Extrait fourni:
________________________________________
Mes chers compatriotes,
Parallèlement aux travaux d'exploration pétrolière et gazière, le Liban se devait d’activer le processus de démarcation de ses frontières maritimes, essentiellement celles du sud du pays, afin de corriger les erreurs survenues lors de la délimitation avec Chypre. Israël a exploité cela en envoyant aux Nations Unies la ligne numéro 1. Aussitôt, le Liban a envoyé aux Nations Unies la ligne 23, définie en 2011 par le décret 6433.
Malheureusement, de nombreuses années de négociations se sont écoulées avant que le médiateur américain de l'époque, Hoff, ne fournisse la ligne connue sous son nom, et que nous avons rejetée.
Plusieurs médiateurs américains ont emboîté le pas, sans arriver à une formule acceptable par le Liban. Finalement, les négociations ont repris entre le 11 août 2021 sous la conduite du médiateur Amos Hochstein. Et le 10 octobre 2022, un accord indirect fut conclu dans lequel le Liban conserve ses frontières déclarées dans le décret 6433 de 2011, ainsi que tous ses blocs y compris tout le champ de Cana.
________________________________________
Données fournies:
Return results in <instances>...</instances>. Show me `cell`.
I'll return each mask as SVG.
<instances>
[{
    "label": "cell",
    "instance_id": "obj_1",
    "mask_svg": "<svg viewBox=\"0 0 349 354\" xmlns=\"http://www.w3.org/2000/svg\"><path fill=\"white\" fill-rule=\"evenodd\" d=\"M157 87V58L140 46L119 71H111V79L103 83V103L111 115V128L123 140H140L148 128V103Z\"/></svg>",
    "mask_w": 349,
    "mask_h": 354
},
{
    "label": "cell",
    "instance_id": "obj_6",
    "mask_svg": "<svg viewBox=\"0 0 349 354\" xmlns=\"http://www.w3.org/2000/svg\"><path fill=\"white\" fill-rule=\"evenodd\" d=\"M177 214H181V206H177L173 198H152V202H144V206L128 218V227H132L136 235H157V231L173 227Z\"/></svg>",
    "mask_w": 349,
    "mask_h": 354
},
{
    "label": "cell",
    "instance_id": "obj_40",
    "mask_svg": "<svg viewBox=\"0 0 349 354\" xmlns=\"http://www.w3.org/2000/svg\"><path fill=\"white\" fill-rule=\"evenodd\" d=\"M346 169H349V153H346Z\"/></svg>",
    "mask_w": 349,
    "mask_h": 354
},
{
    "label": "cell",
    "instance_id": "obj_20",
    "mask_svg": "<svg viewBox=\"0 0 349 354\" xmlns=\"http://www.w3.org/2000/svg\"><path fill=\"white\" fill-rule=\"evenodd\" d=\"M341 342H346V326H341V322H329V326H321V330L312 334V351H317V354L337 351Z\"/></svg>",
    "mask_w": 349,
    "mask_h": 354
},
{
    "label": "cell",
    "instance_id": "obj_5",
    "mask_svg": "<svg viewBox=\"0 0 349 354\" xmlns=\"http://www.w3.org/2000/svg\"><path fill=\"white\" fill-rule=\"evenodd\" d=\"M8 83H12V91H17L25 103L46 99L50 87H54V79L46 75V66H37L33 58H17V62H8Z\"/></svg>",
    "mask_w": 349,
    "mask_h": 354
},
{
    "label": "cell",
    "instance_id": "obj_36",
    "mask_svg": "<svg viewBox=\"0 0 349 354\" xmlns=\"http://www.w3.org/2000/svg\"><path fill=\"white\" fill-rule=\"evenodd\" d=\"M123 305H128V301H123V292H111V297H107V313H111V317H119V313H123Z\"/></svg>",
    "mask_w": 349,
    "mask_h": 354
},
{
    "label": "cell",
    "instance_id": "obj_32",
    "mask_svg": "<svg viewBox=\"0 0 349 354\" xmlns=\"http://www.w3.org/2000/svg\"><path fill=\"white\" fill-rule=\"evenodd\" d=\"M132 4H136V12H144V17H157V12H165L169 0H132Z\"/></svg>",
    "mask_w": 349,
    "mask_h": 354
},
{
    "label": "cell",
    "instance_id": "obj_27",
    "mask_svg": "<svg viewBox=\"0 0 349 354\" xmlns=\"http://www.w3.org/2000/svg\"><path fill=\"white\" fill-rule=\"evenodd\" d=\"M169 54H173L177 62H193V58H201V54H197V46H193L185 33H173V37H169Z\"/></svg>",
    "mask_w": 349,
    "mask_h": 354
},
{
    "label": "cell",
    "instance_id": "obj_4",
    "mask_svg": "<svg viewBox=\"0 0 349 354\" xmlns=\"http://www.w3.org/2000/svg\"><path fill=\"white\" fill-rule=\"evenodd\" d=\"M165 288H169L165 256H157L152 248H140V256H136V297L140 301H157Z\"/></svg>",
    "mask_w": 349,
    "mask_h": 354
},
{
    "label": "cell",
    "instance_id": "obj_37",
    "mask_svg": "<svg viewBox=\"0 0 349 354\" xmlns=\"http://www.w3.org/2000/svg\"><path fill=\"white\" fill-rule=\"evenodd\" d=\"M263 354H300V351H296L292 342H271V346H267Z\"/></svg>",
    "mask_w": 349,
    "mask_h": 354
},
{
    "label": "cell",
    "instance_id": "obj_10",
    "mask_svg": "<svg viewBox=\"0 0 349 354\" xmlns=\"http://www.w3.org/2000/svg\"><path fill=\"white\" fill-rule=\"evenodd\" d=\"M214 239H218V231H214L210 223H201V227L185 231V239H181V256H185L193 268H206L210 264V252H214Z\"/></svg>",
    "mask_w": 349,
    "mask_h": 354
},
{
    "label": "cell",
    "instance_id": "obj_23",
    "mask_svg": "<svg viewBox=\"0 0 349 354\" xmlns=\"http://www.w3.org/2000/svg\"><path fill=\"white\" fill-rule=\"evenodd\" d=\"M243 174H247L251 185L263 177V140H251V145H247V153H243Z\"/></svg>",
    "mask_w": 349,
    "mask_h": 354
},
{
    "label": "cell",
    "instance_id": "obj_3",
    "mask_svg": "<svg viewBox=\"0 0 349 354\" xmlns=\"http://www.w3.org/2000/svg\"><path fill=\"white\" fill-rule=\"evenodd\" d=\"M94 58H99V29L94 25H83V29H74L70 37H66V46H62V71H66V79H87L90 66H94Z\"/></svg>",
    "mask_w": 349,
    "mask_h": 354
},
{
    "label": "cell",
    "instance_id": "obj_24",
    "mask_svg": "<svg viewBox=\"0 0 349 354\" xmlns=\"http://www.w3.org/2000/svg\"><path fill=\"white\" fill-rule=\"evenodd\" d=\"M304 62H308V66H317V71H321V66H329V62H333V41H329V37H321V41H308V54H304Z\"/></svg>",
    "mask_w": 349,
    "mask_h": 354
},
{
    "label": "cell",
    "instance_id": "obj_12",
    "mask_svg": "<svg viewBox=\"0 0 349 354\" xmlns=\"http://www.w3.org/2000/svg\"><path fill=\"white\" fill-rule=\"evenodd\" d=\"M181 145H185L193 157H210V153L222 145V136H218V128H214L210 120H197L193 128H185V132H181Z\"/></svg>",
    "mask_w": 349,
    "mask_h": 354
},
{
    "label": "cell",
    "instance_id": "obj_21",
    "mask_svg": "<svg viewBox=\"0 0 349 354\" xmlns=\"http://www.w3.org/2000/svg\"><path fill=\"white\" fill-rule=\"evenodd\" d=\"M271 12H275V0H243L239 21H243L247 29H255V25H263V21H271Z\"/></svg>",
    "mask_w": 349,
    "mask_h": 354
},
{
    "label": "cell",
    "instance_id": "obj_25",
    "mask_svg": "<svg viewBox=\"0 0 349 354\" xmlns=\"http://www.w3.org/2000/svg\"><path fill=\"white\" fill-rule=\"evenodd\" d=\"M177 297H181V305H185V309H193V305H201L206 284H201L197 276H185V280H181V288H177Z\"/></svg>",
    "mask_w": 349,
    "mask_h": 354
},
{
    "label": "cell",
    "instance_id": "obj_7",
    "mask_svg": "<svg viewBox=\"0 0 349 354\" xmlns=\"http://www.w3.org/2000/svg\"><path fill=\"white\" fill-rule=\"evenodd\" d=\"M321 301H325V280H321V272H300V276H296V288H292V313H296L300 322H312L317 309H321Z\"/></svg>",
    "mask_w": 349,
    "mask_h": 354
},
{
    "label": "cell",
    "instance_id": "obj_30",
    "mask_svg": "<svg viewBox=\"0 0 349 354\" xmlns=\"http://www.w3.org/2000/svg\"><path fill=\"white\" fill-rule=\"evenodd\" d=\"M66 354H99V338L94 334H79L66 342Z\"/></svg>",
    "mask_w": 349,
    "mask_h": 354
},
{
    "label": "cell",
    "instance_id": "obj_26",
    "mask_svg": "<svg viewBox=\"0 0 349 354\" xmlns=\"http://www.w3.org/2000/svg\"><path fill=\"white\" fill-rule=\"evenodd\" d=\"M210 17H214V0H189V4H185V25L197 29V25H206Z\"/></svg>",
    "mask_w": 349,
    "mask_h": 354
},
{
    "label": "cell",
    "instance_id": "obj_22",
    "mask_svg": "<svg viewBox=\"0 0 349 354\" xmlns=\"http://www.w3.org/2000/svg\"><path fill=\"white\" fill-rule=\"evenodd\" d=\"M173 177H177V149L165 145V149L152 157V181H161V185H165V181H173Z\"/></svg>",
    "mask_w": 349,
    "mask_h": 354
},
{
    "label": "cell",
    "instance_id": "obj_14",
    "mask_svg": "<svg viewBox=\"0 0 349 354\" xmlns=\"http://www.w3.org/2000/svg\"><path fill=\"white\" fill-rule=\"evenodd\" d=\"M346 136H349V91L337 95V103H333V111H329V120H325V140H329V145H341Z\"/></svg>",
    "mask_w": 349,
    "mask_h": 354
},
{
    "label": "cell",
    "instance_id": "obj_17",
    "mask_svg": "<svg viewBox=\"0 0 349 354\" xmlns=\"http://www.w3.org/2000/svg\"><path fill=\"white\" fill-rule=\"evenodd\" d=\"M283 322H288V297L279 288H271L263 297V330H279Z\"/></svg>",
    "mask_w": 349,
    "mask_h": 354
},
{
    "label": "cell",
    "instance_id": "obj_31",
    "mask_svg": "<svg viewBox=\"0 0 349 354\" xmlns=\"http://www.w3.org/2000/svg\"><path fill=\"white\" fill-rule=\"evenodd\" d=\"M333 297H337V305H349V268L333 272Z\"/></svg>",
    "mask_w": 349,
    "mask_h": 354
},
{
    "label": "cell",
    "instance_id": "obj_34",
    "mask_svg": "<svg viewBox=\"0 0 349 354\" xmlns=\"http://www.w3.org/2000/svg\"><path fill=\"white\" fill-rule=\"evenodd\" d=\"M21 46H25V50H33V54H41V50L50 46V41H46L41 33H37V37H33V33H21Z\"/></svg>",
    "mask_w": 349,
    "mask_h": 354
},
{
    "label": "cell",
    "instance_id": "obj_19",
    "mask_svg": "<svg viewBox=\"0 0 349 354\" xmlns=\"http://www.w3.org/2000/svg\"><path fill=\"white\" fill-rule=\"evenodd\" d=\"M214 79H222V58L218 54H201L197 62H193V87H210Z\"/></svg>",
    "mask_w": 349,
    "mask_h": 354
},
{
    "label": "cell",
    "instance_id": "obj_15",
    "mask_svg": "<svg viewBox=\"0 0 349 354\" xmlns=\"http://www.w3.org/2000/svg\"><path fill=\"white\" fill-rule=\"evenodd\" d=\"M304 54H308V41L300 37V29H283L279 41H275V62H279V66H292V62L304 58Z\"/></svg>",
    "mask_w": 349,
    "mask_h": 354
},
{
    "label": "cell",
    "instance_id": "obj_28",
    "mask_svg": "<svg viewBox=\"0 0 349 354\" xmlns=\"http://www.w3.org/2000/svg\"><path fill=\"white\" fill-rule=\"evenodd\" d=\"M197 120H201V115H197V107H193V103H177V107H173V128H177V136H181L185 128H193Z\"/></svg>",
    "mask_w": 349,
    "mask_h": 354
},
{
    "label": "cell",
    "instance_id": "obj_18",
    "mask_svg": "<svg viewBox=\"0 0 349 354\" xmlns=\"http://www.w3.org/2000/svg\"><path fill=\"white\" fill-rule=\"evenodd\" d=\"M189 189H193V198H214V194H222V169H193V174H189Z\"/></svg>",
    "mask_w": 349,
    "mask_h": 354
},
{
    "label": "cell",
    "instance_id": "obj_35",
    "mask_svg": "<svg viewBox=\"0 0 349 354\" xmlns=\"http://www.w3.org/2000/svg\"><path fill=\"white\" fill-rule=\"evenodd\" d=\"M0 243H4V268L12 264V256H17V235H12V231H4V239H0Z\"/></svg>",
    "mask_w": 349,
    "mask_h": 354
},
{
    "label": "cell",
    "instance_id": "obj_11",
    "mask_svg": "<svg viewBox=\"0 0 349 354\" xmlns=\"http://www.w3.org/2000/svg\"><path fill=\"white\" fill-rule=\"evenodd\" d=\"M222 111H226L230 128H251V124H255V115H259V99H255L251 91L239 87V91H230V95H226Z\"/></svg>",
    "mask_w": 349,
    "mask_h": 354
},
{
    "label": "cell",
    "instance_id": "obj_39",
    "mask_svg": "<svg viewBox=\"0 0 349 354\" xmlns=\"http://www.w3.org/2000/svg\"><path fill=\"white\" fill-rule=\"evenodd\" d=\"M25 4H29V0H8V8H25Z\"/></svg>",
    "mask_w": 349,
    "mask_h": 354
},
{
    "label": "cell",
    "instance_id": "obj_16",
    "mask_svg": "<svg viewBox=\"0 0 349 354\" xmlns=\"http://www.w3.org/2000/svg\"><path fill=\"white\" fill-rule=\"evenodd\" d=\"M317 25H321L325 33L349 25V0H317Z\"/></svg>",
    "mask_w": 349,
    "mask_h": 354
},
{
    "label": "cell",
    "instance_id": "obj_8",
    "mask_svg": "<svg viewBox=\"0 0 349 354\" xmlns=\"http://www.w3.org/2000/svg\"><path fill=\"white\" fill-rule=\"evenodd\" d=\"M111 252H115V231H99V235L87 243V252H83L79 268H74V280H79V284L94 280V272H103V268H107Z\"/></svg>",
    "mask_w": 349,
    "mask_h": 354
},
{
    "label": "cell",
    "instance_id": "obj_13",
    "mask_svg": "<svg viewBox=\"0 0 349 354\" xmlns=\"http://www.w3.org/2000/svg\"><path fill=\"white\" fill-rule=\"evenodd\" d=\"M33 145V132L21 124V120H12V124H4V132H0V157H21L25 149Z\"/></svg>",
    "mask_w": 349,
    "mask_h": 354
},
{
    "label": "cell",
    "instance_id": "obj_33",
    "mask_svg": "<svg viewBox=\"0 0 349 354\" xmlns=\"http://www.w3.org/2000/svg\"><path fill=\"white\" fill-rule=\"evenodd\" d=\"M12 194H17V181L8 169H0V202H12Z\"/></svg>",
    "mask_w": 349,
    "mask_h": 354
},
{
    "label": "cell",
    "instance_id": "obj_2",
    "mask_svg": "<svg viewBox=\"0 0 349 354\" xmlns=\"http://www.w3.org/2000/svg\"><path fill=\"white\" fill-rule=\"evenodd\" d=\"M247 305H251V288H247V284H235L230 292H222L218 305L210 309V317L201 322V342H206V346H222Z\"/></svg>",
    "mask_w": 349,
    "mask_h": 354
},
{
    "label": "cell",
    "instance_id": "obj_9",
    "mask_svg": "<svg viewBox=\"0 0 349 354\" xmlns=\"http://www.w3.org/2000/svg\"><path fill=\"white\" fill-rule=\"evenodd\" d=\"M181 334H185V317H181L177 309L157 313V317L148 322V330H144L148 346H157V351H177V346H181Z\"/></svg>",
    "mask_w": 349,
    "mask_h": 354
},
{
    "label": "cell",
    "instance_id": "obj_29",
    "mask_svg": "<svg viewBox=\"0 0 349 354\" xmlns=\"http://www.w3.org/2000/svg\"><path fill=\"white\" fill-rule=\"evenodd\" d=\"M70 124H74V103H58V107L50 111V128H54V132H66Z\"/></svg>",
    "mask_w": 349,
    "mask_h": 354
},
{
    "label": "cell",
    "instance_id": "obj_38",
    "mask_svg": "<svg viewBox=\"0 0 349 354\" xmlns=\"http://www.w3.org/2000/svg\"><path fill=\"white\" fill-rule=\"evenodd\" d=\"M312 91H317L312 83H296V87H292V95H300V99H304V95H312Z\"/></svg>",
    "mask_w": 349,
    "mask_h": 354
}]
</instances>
________________________________________
Consignes de l'exercice:
#1 D'après l'extrait sur les frontières maritimes du Liban, à quelle date l'accord indirect a-t-il été conclu ?
#2 Recopiez fidèlement le passage de l'extrait sur les frontières maritimes du Liban, en commençant par « Malheureusement, de nombreuses » et en poursuivant jusqu'à « nous avons rejetée. ».

Réponses:
#1 Le 10 octobre 2022.

#2
Malheureusement, de nombreuses années de négociations se sont écoulées avant que le médiateur américain de l'époque, Hoff, ne fournisse la ligne connue sous son nom, et que nous avons rejetée.